Eleven draft-eligible Buckeyes participated in Ohio State’s Pro Day March 23.

Zach Harrison was not one of them.

The defensive end and Lewis Center, Ohio, native chose to come back to Columbus for his senior season and said his path — albeit a long one — is his own.

“Everybody comes in with the mindset of, ‘I’m going to go to college for three years and head to the NFL,’ and that’s not reality,” Harrison said. “Everybody has different stories and realizing that’s not my story — my story is to come back for my senior year and play ball.”

Harrison returns to Ohio State looking to improve his all-around skills and help lead an evolving Buckeye defense steeped in tradition.

“I still have a lot of areas to improve in and I want to improve in every area I can,” Harrison said. “I want the junior Zach to pale in comparison to senior Zach, and that’s what I’m working towards.”

“Junior Zach” set career-high marks in tackles, tackles for loss, sacks, forced fumbles and passes defended in 2021.

Despite a career year, Harrison said last season’s defensive performance as a unit didn’t meet the goals and expectations the group had for themselves.

“We definitely know that we weren’t what we were supposed to be,” Harrison said. “When the term ‘Silver Bullet’ gets thrown around, we kind of took that for granted.

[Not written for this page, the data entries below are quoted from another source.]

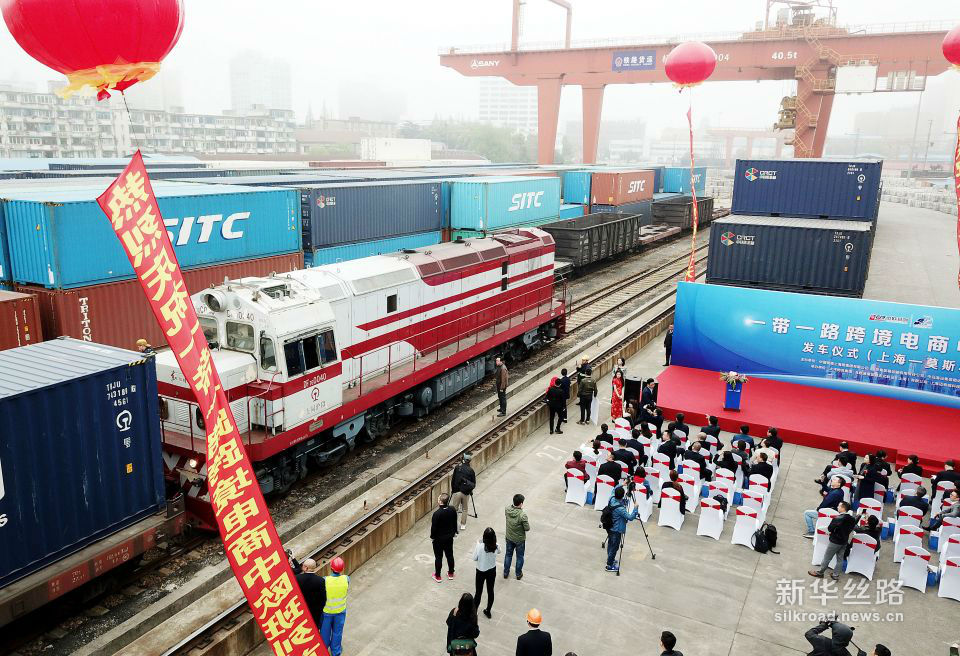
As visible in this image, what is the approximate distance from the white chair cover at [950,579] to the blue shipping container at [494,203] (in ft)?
63.2

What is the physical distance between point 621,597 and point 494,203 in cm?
1921

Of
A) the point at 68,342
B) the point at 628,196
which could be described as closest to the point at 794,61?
the point at 628,196

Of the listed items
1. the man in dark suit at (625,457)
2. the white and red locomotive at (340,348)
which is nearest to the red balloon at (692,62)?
the white and red locomotive at (340,348)

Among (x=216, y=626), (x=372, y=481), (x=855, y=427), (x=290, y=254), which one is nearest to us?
(x=216, y=626)

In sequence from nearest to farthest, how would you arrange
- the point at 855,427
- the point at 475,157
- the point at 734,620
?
the point at 734,620 → the point at 855,427 → the point at 475,157

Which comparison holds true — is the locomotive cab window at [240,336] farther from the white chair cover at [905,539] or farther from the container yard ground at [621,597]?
the white chair cover at [905,539]

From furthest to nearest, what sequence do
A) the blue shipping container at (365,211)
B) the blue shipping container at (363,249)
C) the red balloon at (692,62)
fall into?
the blue shipping container at (363,249)
the blue shipping container at (365,211)
the red balloon at (692,62)

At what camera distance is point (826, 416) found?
18.0 meters

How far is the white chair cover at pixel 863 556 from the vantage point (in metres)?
10.9

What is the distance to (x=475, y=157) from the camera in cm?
16025

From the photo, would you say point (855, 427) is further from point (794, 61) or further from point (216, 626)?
point (794, 61)

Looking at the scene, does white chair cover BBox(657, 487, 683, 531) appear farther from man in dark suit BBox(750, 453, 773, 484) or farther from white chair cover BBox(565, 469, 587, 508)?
man in dark suit BBox(750, 453, 773, 484)

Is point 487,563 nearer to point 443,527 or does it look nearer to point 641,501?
point 443,527

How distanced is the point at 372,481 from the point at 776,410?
11.0 meters
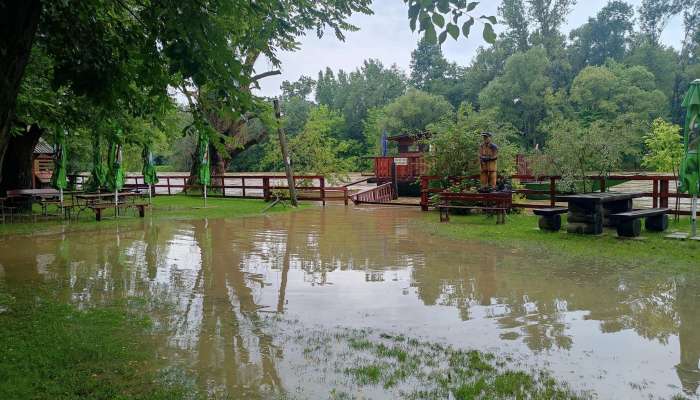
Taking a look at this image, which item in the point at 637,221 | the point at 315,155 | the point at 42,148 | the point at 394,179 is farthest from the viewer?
the point at 42,148

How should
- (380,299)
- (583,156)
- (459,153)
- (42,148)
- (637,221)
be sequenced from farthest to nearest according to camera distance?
(42,148) → (459,153) → (583,156) → (637,221) → (380,299)

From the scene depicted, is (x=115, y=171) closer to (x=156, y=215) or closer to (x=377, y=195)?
(x=156, y=215)

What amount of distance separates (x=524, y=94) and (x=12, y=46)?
44196mm

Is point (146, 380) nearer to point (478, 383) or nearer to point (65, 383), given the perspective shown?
point (65, 383)

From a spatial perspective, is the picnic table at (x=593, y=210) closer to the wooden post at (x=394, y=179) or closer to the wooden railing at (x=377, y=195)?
the wooden railing at (x=377, y=195)

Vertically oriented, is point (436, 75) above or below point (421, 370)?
above

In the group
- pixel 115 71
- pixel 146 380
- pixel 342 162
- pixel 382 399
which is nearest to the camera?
pixel 382 399

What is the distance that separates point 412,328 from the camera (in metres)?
5.34

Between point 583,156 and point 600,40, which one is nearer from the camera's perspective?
point 583,156

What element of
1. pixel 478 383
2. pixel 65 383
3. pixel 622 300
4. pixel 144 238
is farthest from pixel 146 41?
pixel 144 238

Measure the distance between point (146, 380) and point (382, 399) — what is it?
1.67 m

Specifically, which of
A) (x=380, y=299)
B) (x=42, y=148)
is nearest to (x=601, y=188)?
(x=380, y=299)

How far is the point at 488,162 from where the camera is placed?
1465 centimetres

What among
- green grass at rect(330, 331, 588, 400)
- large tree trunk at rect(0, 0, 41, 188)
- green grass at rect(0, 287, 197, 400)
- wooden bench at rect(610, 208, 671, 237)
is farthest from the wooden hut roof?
green grass at rect(330, 331, 588, 400)
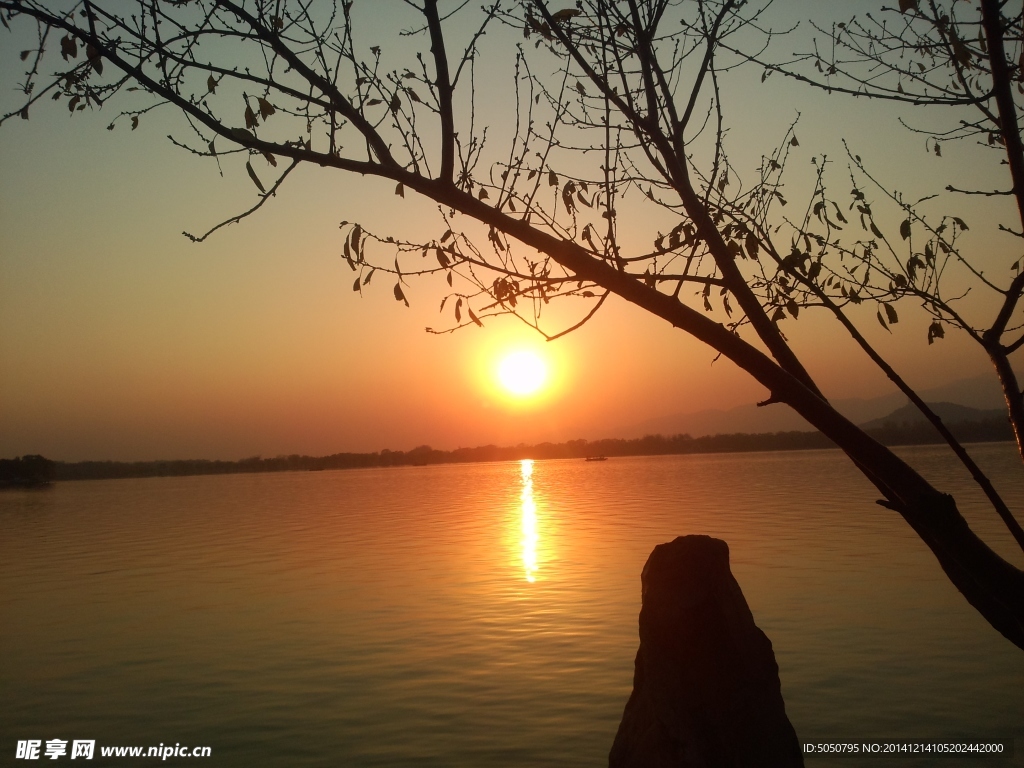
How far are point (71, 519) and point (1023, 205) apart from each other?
4255cm

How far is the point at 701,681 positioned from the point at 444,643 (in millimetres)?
6723

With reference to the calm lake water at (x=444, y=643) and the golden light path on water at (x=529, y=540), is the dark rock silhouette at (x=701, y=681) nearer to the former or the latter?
the calm lake water at (x=444, y=643)

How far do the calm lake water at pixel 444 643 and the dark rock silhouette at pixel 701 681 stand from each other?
196 cm

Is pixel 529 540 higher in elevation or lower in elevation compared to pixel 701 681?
lower

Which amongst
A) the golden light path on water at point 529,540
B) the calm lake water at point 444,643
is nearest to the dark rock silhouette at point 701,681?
the calm lake water at point 444,643

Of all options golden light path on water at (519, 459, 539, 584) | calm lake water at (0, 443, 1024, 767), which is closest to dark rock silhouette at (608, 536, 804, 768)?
calm lake water at (0, 443, 1024, 767)

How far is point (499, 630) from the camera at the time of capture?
12.8 metres

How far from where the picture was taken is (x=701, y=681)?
5.84 m

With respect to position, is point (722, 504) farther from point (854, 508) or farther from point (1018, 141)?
point (1018, 141)

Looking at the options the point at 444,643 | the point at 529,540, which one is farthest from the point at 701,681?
the point at 529,540

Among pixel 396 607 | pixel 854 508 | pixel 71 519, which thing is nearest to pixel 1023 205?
pixel 396 607

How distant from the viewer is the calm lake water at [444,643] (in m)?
8.41

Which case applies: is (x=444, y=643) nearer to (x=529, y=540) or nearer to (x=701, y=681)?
(x=701, y=681)

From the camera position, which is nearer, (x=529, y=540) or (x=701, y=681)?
(x=701, y=681)
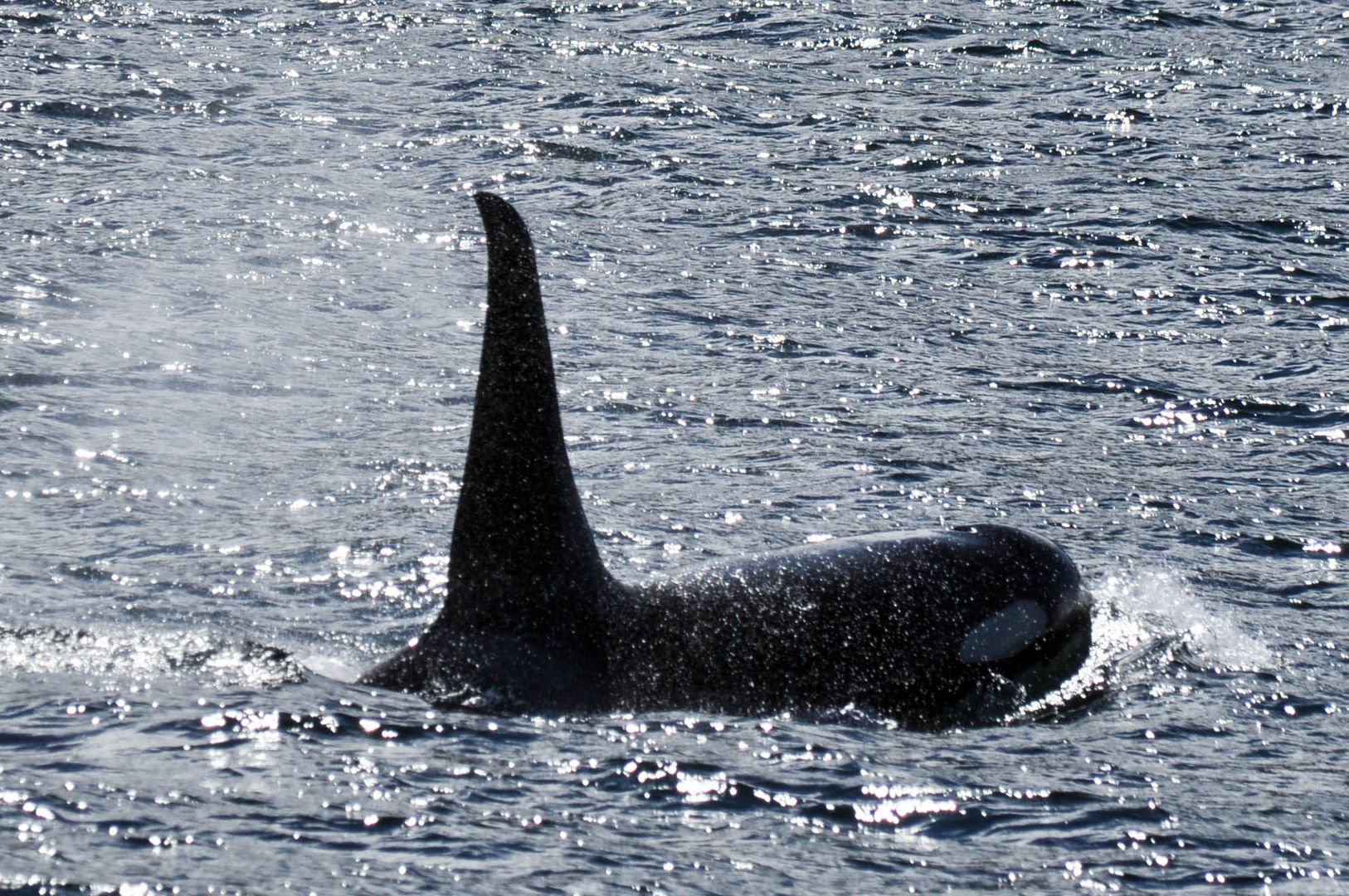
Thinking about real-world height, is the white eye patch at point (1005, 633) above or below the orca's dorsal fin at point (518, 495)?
below

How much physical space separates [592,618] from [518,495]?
0.49m

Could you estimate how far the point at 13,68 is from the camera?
19.7m

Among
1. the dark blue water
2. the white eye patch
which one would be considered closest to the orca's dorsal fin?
the dark blue water

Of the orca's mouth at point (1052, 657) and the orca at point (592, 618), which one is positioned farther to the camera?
the orca's mouth at point (1052, 657)

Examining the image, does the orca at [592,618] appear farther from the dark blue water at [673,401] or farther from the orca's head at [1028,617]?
the dark blue water at [673,401]

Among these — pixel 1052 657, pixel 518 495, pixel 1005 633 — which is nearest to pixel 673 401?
pixel 1052 657

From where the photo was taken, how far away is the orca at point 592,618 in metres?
6.44

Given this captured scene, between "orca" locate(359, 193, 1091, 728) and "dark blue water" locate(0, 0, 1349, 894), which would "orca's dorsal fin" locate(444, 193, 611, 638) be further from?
"dark blue water" locate(0, 0, 1349, 894)

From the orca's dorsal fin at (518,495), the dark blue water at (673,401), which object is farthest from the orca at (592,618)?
the dark blue water at (673,401)

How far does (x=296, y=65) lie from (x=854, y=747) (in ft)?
53.0

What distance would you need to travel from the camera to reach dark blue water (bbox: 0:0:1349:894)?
573 centimetres

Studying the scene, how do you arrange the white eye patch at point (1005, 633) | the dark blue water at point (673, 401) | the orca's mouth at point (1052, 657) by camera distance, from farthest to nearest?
the orca's mouth at point (1052, 657) < the white eye patch at point (1005, 633) < the dark blue water at point (673, 401)

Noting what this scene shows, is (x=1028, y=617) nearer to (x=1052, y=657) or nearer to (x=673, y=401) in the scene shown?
(x=1052, y=657)

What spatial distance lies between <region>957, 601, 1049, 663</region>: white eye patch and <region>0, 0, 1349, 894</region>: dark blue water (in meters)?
0.29
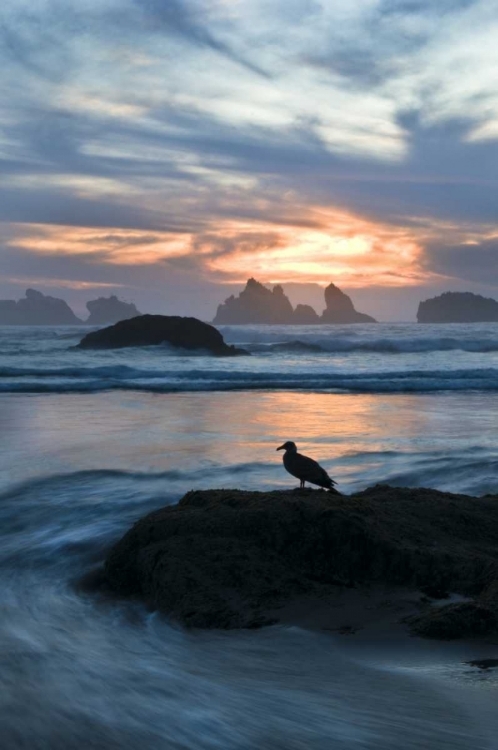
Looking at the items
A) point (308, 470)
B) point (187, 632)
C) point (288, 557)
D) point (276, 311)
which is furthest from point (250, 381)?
point (276, 311)

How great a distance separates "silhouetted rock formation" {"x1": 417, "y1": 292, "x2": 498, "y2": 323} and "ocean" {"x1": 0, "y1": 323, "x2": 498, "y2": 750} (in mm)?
159249

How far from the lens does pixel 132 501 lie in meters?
7.73

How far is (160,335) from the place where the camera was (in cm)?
4734

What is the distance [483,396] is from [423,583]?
17617 millimetres

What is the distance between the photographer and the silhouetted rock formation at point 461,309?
559ft

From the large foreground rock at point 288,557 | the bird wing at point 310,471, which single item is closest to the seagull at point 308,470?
the bird wing at point 310,471

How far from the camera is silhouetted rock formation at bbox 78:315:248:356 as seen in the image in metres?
46.3

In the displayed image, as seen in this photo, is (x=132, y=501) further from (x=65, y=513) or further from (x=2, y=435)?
(x=2, y=435)

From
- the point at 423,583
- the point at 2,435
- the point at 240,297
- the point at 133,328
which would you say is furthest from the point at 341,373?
the point at 240,297

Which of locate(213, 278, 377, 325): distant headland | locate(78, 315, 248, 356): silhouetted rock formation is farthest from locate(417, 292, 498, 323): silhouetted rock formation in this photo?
locate(78, 315, 248, 356): silhouetted rock formation

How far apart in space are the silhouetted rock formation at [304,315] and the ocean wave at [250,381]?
5251 inches

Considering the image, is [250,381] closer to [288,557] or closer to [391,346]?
[288,557]

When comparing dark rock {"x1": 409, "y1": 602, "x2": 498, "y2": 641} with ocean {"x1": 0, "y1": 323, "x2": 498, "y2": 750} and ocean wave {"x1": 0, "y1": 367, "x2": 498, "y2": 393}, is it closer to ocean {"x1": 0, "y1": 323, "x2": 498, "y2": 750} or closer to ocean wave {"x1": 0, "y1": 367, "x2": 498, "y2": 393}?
ocean {"x1": 0, "y1": 323, "x2": 498, "y2": 750}

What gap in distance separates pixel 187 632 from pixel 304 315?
162 metres
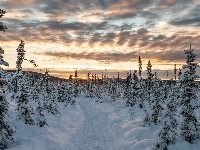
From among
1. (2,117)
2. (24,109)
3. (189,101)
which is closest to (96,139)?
(24,109)

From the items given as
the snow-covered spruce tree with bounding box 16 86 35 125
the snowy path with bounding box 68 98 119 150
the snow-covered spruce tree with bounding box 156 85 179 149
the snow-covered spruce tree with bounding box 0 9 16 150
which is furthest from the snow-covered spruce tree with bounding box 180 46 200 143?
the snow-covered spruce tree with bounding box 16 86 35 125

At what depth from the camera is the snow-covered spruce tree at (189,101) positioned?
19922 mm

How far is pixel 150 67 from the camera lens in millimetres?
78750

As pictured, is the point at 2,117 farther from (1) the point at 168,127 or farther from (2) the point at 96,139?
(1) the point at 168,127

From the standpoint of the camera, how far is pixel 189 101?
2033 centimetres

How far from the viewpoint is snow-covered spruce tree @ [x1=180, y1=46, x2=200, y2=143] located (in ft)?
65.4

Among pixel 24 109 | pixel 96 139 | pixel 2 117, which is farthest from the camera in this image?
pixel 96 139

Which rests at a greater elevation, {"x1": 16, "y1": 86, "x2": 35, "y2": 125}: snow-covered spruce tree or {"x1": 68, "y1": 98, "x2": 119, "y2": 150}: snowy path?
{"x1": 16, "y1": 86, "x2": 35, "y2": 125}: snow-covered spruce tree

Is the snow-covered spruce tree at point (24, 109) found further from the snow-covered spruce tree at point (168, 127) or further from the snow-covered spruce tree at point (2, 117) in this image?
the snow-covered spruce tree at point (168, 127)

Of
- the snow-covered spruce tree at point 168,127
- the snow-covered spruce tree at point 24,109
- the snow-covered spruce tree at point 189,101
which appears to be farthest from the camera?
the snow-covered spruce tree at point 24,109

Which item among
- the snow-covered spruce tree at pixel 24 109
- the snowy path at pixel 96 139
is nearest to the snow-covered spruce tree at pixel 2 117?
the snow-covered spruce tree at pixel 24 109

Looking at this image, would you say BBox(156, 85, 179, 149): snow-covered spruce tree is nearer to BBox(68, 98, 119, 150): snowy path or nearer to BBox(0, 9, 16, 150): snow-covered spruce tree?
BBox(68, 98, 119, 150): snowy path

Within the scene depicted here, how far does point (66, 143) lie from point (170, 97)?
9634 mm

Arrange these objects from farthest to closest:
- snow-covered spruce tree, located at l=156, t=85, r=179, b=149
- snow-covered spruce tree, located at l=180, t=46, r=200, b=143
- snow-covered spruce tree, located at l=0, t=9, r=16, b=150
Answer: snow-covered spruce tree, located at l=180, t=46, r=200, b=143 < snow-covered spruce tree, located at l=156, t=85, r=179, b=149 < snow-covered spruce tree, located at l=0, t=9, r=16, b=150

We’re taking it more personal now.”

Ohio State’s revamped defense, led by new defensive coordinator Jim Knowles, is still in “early stages,” according to Harrison.

Harrison said experience and game reps are very valuable in preparing for offenses amidst a changing defensive outlook.

“Experience is the greatest teacher, so we all have a little bit under our belt,” Harrison said. “We know what to expect and we know what to work towards.”

Harrison noted a key difference between his first year and now: younger Buckeyes like sophomores defensive linemen J.T. Tuimoloau and Jack Sawyer come into their second year with additional game experience to draw from, which allows them to be conscious of their training efforts and evaluate their performance.

“We know when we’re hitting on all cylinders and we know when we’re not,” Harrison said. “We can be open about it and call each other out. We know what it’s supposed to look like.”

Graduate defensive tackle Jerron Cage said a new “energy” has developed with defensive adjustments and the feeling around the program has changed.

“The whole vibe is just different,” Cage said. “It’s not only that the coaches can see it — it’s them showing it to us so we can see it.”

Harrison said he’s recovered well from a “little” injury sustained in the fourth quarter of No. 10 Ohio State’s 48-45 victory over No. 7 Utah in the Rose Bowl Jan. 1. He said he is excited about the possibility of helping reinvigorate a storied defense.

“We know that there’s a standard guys set at Ohio State before we were even born, and we’re the next step to hold that legacy and hold that standard, and we take pride in that,” Harrison said. “All of us know that’s what we got to get to.”